Gestational diabetes is one of the most common health problems in pregnant women. If a woman has no previous history of diabetes, but she develops it during her pregnancy, she’s said to have gestational diabetes.

What does this mean?

Normally, human pancreas produces insulin, a hormone that breaks down glucose in the blood stream. During pregnancy, insulin levels drop, or due to the effects of certain pregnancy hormones, the body might not respond to insulin. Hence, blood glucose levels rise, causing Gestational Diabetes (GD).

Around 3-10% of pregnant women develop gestational diabetes worldwide. In India, it’s found in up to 21% of pregnancies.

Should I be worried?

Around 60% of pregnant women diagnosed with gestational diabetes appear healthy. However, medical associations have laid down certain risk factors that might increase the chances of developing GD in an expectant mother.

You may be at risk if

  • You are overweight/obese
  • Sugar is reported in your urine test.
  • You have had gestational diabetes earlier or have a family history of diabetes.
  • You are above 35 years of age.
  • You have had still birth earlier.
  • You have given birth to large babies (weighing between 8 to 9 pounds) earlier.
  • You smoke or you have high blood pressure.

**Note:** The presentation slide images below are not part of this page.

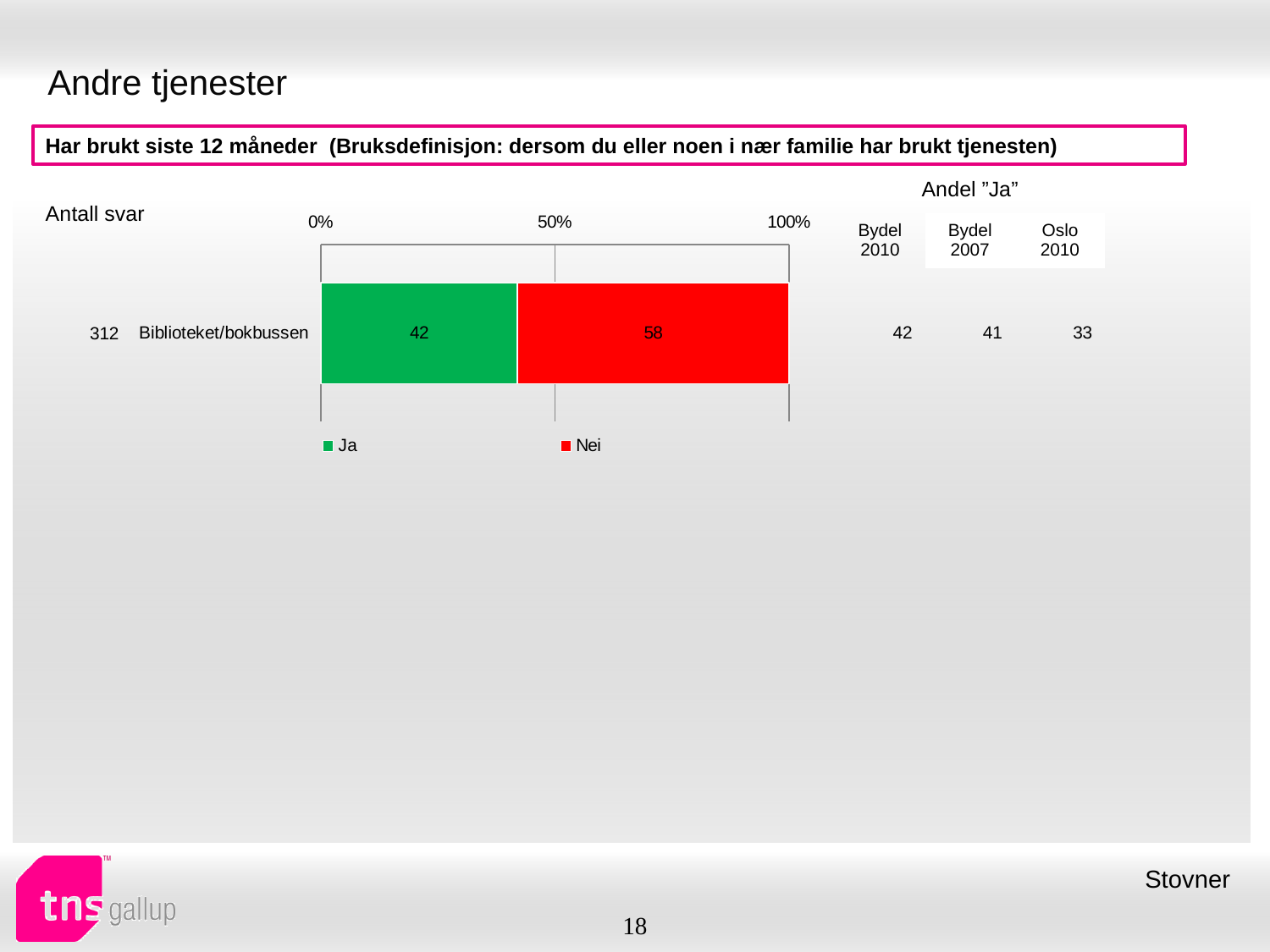
What is the value for "Ja" for Biblioteket/bokbussen? 42 Which series has the larger value for Biblioteket/bokbussen, Ja or Nei? Nei What kind of chart is shown on the slide? Stacked bar chart What is the difference between the Nei and Ja values for Biblioteket/bokbussen? 16 Is the Ja value for Biblioteket/bokbussen greater or less than 50%? less How many categories are plotted in the chart? 1 What is the number of responses (Antall svar) shown for Biblioteket/bokbussen? 312 How many series does the legend list? 2 Is the Nei value for Biblioteket/bokbussen greater or less than 50%? greater What is the total of the stacked bar for Biblioteket/bokbussen? 100 Which colour represents the "Nei" series in the chart? Red What is the value for "Nei" for Biblioteket/bokbussen? 58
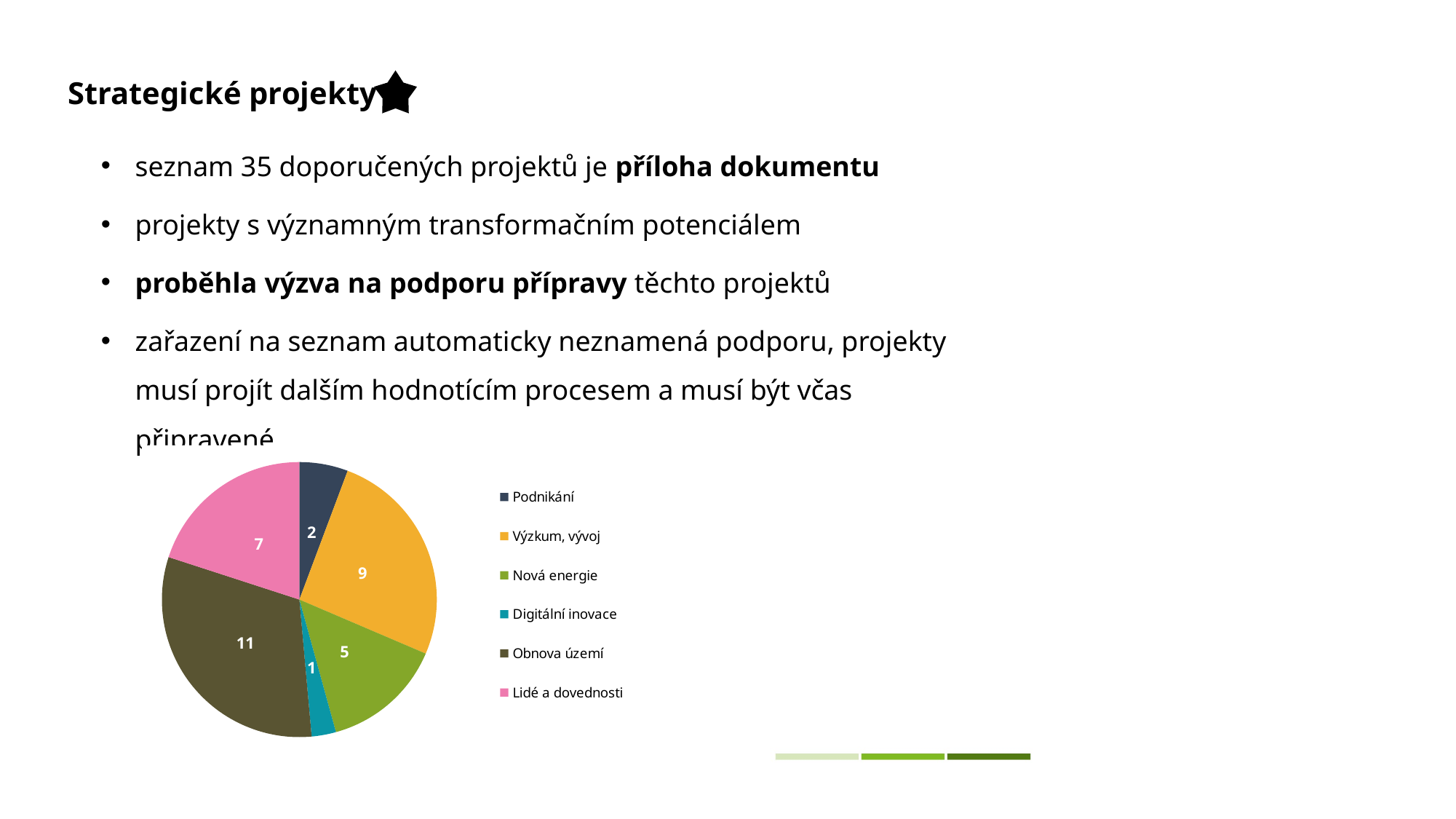
What colour is the Podnikání slice in the pie chart? dark blue-grey What is the value for Obnova území in the pie chart? 11 Which category has the smallest slice in the pie chart? Digitální inovace What is the value for Výzkum, vývoj in the pie chart? 9 How many slices does the pie chart have? 6 What is the total of all slice values in the pie chart? 35 Which category has the largest slice in the pie chart? Obnova území What is the value for Lidé a dovednosti in the pie chart? 7 Which is larger in the pie chart, Výzkum, vývoj or Lidé a dovednosti? Výzkum, vývoj What is the difference between the values for Obnova území and Nová energie? 6 What type of chart is shown on the slide? pie chart What is the value for Digitální inovace in the pie chart? 1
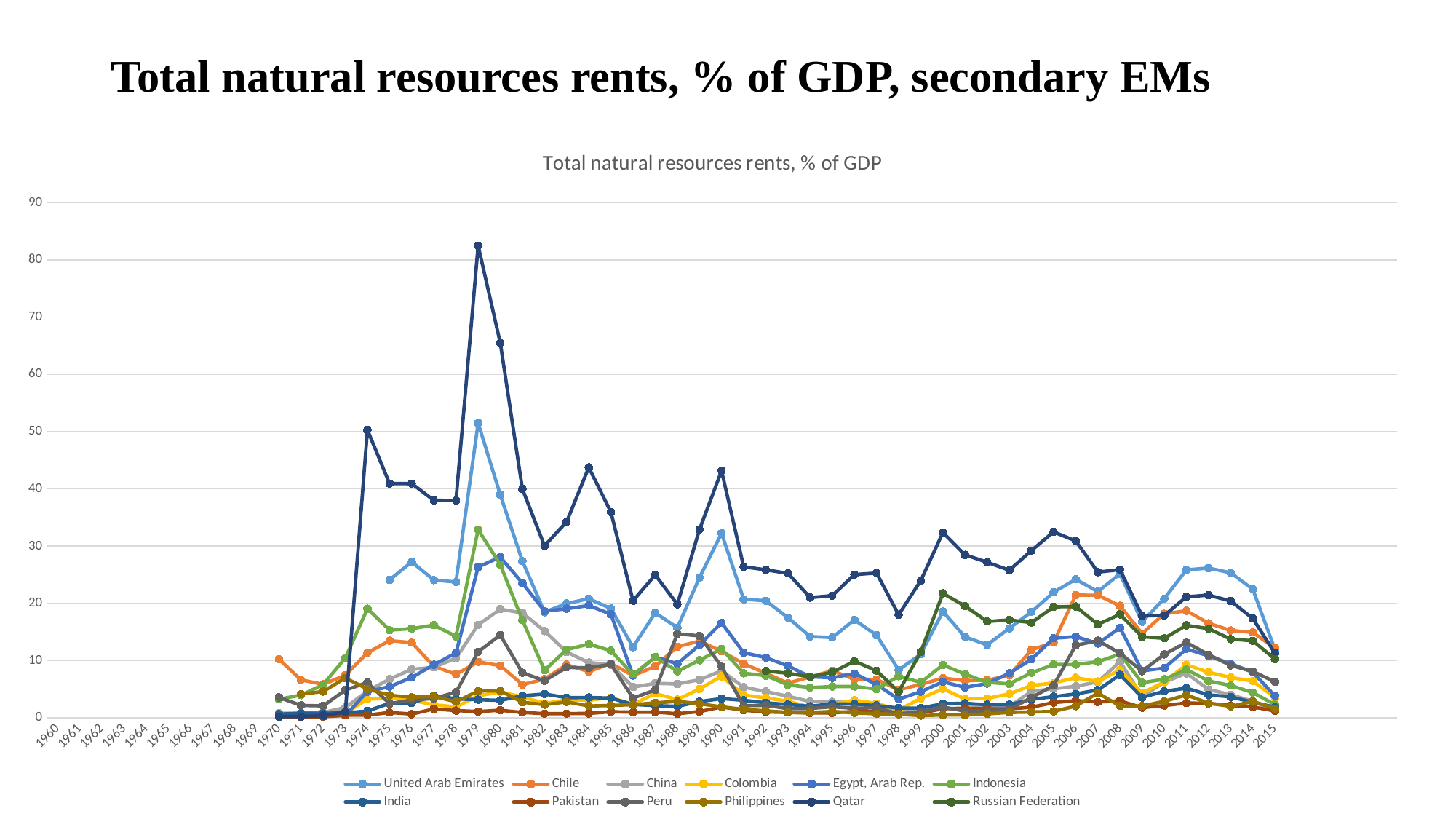
Does the Qatar series rise or fall from 1979 to 1982? fall How many year labels are shown on the x axis? 56 How many series does the legend list? 12 Is the value for Indonesia in 1979 greater or less than 30? greater Is the value for Qatar in 1990 greater or less than 40? greater Is the value for Qatar in 1979 greater or less than 80? greater In which year does the Qatar series reach its peak? 1979 Which series reaches the highest value anywhere on the chart? Qatar What is the title shown above the chart's plot area? Total natural resources rents, % of GDP Which is larger in 1979, the value for Qatar or the value for United Arab Emirates? Qatar What kind of chart is shown on the slide? line chart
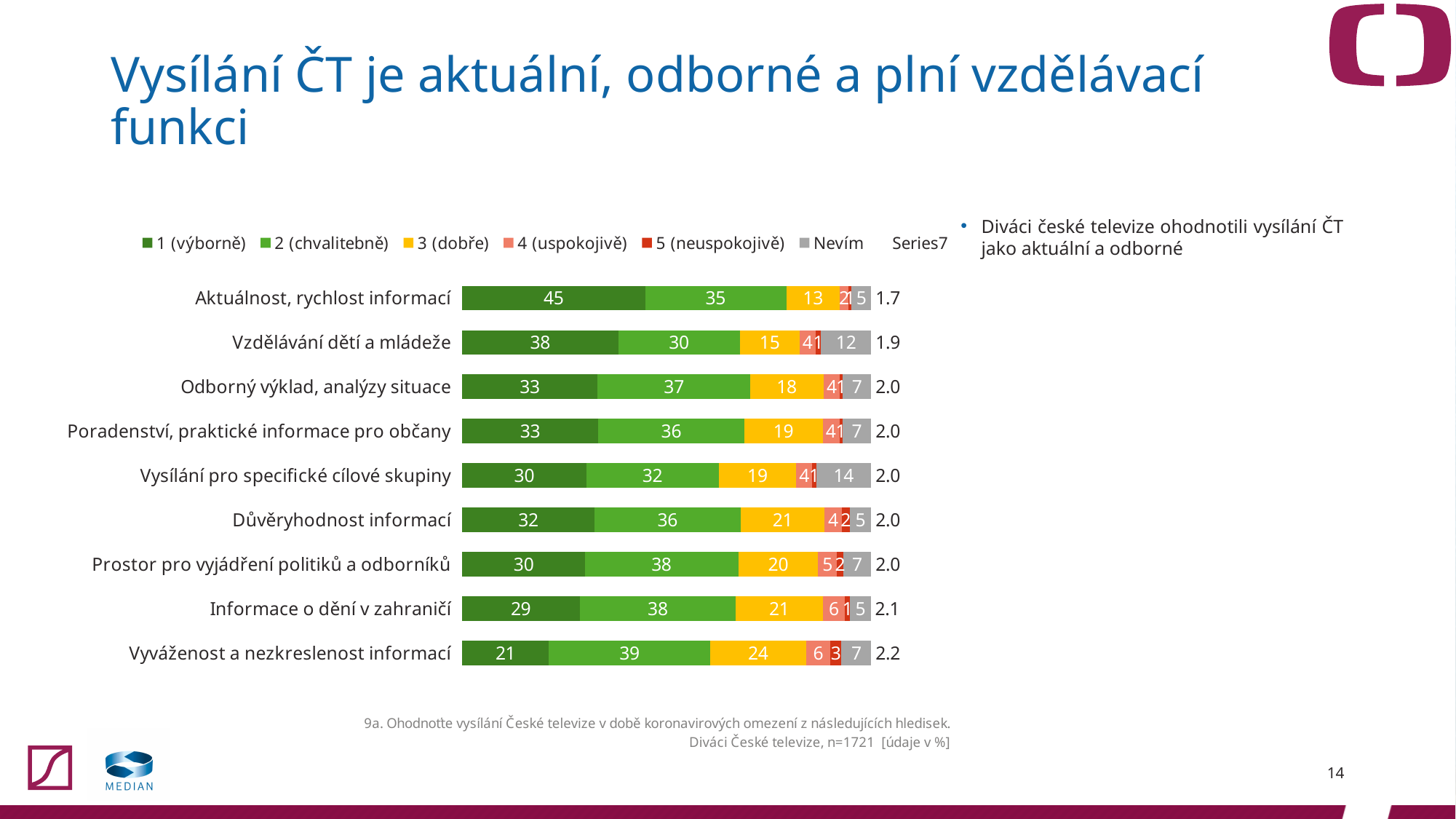
What kind of chart is shown on the slide? Stacked bar chart What is the difference between the 2 (chvalitebně) values for Vyváženost a nezkreslenost informací and Aktuálnost, rychlost informací? 4 What is the value for 1 (výborně) in the Aktuálnost, rychlost informací bar? 45 Which category has the lowest 1 (výborně) value? Vyváženost a nezkreslenost informací What colour represents 1 (výborně) in the chart? Dark green Which has the larger 3 (dobře) value: Vyváženost a nezkreslenost informací or Důvěryhodnost informací? Vyváženost a nezkreslenost informací What number is printed at the end of the Vyváženost a nezkreslenost informací bar? 2.2 What is the Nevím value for Vzdělávání dětí a mládeže? 12 How many series does the legend list? 7 How many categories are shown in the chart? 9 Which category has the highest 1 (výborně) value? Aktuálnost, rychlost informací What is the 3 (dobře) value for Odborný výklad, analýzy situace? 18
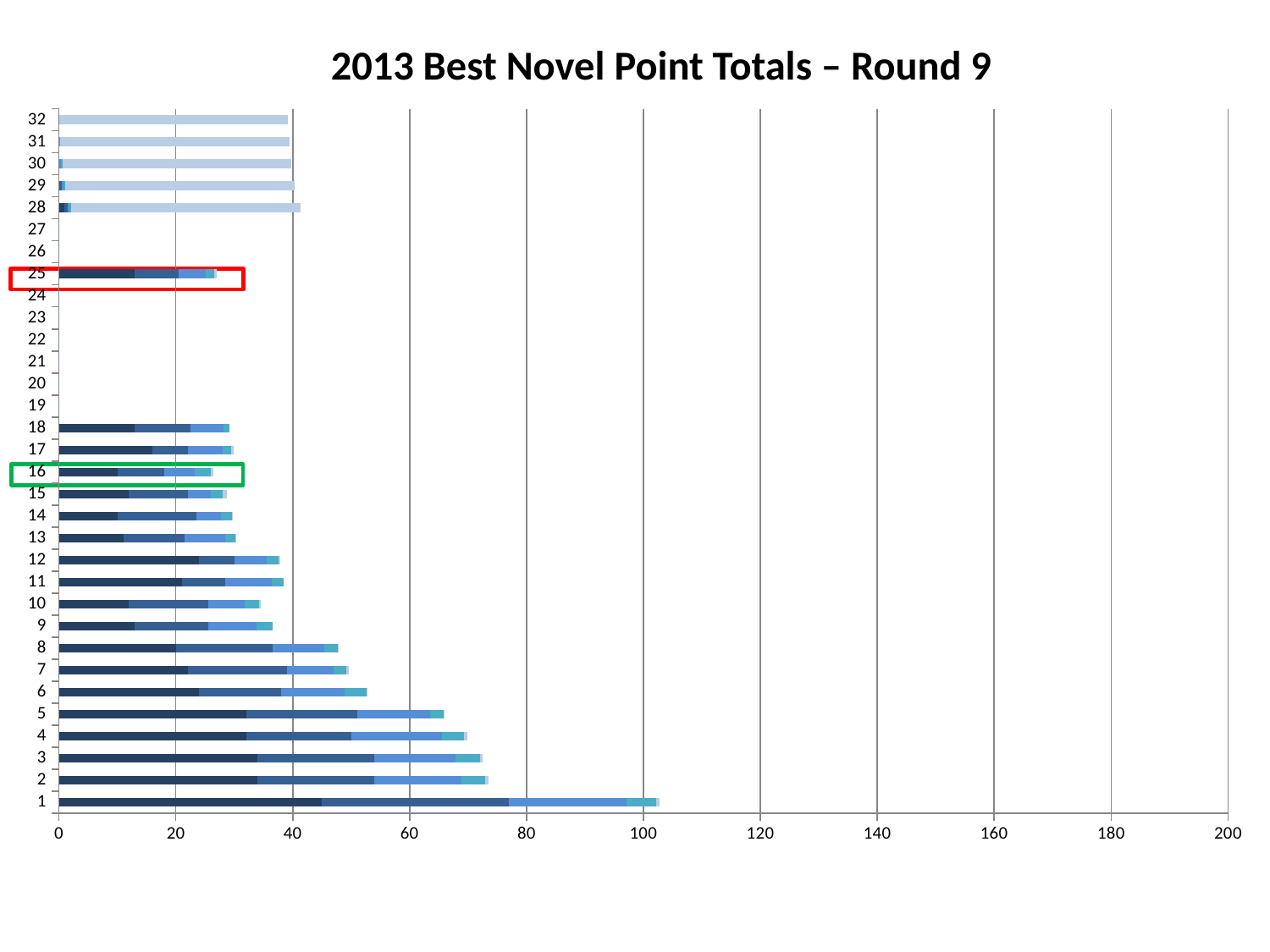
What kind of chart is shown on the slide? bar chart Is the total for category 1 greater or less than 80? greater Is the total for category 6 greater or less than 60? less Which category is outlined with a red box on the chart? 25 Is the total for category 5 greater or less than 60? greater Which category has the longest bar in the chart? 1 What is the title of the chart? 2013 Best Novel Point Totals – Round 9 How many categories are listed on the vertical axis of the chart? 32 Which has the longer bar, category 5 or category 6? 5 Which has the longer bar, category 12 or category 13? 12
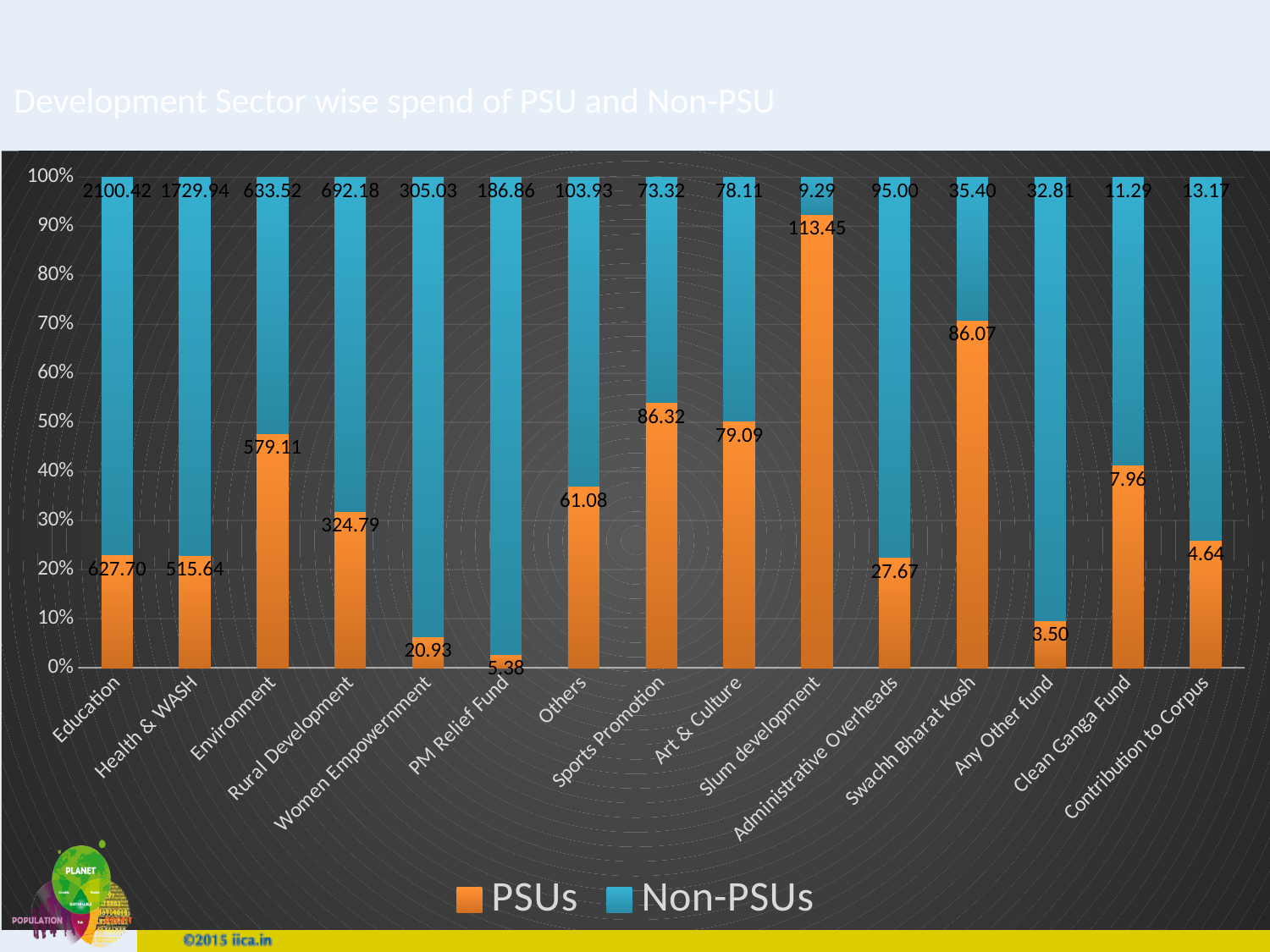
Which category has the highest Non-PSUs value? Education Is the PSUs share of the Slum development bar greater or less than 90%? greater What is the total of the PSUs and Non-PSUs values for Education? 2728.12 What is the Non-PSUs value for Health & WASH? 1729.94 How many series does the legend list? 2 What is the difference between the Non-PSUs and PSUs values for Environment? 54.41 How many categories are shown on the x axis? 15 What is the PSUs value for Education? 627.70 What kind of chart is shown on the slide? Stacked bar chart What is the PSUs value for Swachh Bharat Kosh? 86.07 Which category has the lowest PSUs value? Any Other fund Which is larger for Slum development, the PSUs value or the Non-PSUs value? PSUs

Indian women and Asian women in general, are found to be at higher risk for gestational diabetes.

When can GD be diagnosed

The condition has no obvious symptoms. So unless a glucose screening test is done, the doctor might not be able to point out whether you have it or not. Women, who are at high risk, are tested as early as at 16 weeks of pregnancy. However, usually your gynecologist would test you at around 24-28 weeks, followed by at 32-34 weeks of pregnancy. You are first tested for gestational diabetes through the glucose screening test, which if positive, has to be followed by a glucose tolerance test for confirmation of results.